As a child, I would gawp at the gleaming farm equipment and above-ground pools on show at the county show — great hulking forms removed from their natural habitats and statuesque in the quiet of the marquee. Later, when drinking became the sole concern of my peer group, we often drank in marquees. (There are always beers in a marquee, just look under the buffet tables.)

The annual “ball” at my local rugby club was probably the most depraved of all such pseudofres­co shindigs. Ostensibly, it was an “awards ceremony”, but really it was just an excuse for thick-necked men to pour themselves into a tuxedo (and for thin-necked men such as myself to rub shoulders with proper shoulders). It ran for 16 hours, with a full breakfast served at 7am the next morning. And what began as a relatively erudite affair quickly descended into a blur of black tie, black humour and Blackthorn cider.

Come morning, it was like a Hieronymus Bosch painting made flesh, but the marquee stood firm.

Home from university one summer, I tried to peek behind the flap, so to speak. Seasonal jobs at the various local marquee companies were like gold dust, but I managed to wangle a trial shift at one of the bigger firms. I got to mingle with the mythic men and women that chase the sun building these monoliths of mirth, and they’re a unique bunch. It’s manual labour, but because it’s marquees, there’s a sort of unspoken refinement to it, a sense of bucolic artisanshi­p that the other event logistics jobs couldn’t offer. More graceful than portaloo installati­on, less fastidious than floristry.

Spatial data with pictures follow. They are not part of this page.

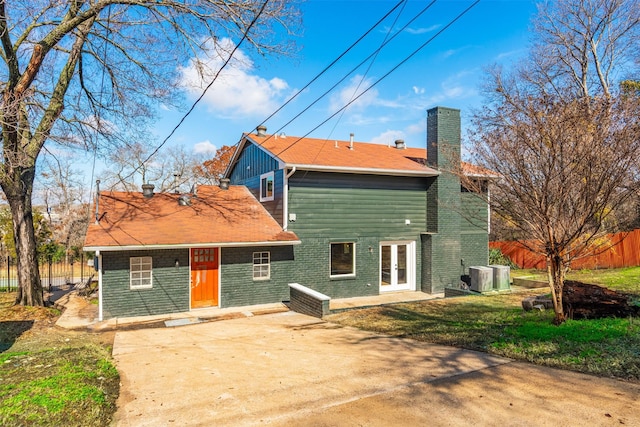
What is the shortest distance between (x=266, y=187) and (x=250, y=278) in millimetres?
3988

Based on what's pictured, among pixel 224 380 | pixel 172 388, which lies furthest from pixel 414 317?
pixel 172 388

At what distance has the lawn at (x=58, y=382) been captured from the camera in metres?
4.09

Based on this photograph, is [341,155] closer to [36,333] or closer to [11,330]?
[36,333]

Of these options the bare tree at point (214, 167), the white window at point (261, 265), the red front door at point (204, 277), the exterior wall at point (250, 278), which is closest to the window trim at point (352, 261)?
the exterior wall at point (250, 278)

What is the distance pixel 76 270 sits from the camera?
78.6 ft

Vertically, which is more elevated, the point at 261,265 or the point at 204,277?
the point at 261,265

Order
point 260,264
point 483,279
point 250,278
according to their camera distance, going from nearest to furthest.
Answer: point 250,278
point 260,264
point 483,279

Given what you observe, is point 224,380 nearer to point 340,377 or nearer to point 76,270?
point 340,377

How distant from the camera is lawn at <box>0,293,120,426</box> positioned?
409 cm

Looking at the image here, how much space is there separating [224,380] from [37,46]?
11257mm

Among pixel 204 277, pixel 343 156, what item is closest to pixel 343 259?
pixel 343 156

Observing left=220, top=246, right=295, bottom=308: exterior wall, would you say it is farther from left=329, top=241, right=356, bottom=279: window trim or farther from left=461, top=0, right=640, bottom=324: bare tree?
left=461, top=0, right=640, bottom=324: bare tree

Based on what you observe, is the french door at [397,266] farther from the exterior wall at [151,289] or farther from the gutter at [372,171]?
the exterior wall at [151,289]

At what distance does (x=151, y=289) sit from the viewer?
1194cm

It was all going well until I told one of the older, more seasoned sages-of-the-’quee that his aftershave reminded me of India. I had been the year before, and something about his woody spiciness sparked visions of Himachal Pradesh, and I assumed he’d be flattered, or at least intrigued. Perhaps we would bond; perhaps he too had eaten Bhagsu cake in the hills above Mcleod Ganj. Unspeaking, he peered at me over a halfrolled cigarette with angered wonder before walking away to mallet a peg. I believe my chances of regular work went with him.

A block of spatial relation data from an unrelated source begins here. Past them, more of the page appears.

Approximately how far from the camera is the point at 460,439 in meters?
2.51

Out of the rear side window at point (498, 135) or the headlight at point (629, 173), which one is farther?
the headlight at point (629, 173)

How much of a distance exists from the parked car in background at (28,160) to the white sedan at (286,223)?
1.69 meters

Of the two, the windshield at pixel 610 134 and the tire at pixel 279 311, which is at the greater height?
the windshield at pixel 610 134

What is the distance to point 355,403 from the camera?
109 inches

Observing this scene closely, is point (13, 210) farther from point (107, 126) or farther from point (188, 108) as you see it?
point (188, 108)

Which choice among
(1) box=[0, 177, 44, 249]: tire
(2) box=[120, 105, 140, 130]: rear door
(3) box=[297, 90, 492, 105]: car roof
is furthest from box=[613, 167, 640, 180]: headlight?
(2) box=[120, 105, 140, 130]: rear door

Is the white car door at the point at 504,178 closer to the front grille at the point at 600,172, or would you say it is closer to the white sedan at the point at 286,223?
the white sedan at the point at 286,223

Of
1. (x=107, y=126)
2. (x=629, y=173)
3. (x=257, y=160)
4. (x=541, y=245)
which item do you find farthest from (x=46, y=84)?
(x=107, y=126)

That hardship has made it easier to accept the grimy underbelly of marquees, and I’m not talking about the heinous patch of grass they leave behind, like sun-hungry skin beneath a plaster. They have a wistful, jingoistic undertone that catches in the throat like a bad teacake. The Twittersph­ere might call marquees “problemati­c”, a little bit Brexit, maybe. Easily lumped in with bunting, Bombardier beer and Nigel Farage’s baccy tin. In simplistic terms, they are big, white structures, and big white structures are being suitably clobbered throughout society. Can a tent be cancelled? I hope not.

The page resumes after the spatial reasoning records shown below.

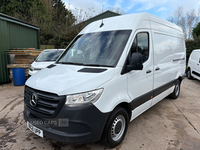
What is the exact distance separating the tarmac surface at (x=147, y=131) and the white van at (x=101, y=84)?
0.46 m

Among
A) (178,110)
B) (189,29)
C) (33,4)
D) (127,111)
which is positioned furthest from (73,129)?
(189,29)

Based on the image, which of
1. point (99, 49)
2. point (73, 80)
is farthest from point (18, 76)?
point (73, 80)

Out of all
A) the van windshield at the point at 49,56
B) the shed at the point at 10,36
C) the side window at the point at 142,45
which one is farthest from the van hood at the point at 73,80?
the shed at the point at 10,36

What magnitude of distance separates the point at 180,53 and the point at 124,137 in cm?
372

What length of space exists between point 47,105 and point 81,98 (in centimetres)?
52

But I often lament that missed opportunit­y, and more so over the past year. How different my life might have been if I’d spent my twenties lashing tarps to oaken frames, the sun scratching my back and wind rinsing my soul. Then, when the job was through or the weather was inclement, me and my cohort of vagabonds would decamp to a pub garden to revive our weary hands with crisps and cider, swapping stories of ill-fated knots, legendary erections and haughty foremen.

It is an epoch that never was, but that’s OK. A belated wedding season is just around the corner, and with this being a semi-post-pandemical summer, well-ventilated spaces will be all the rage.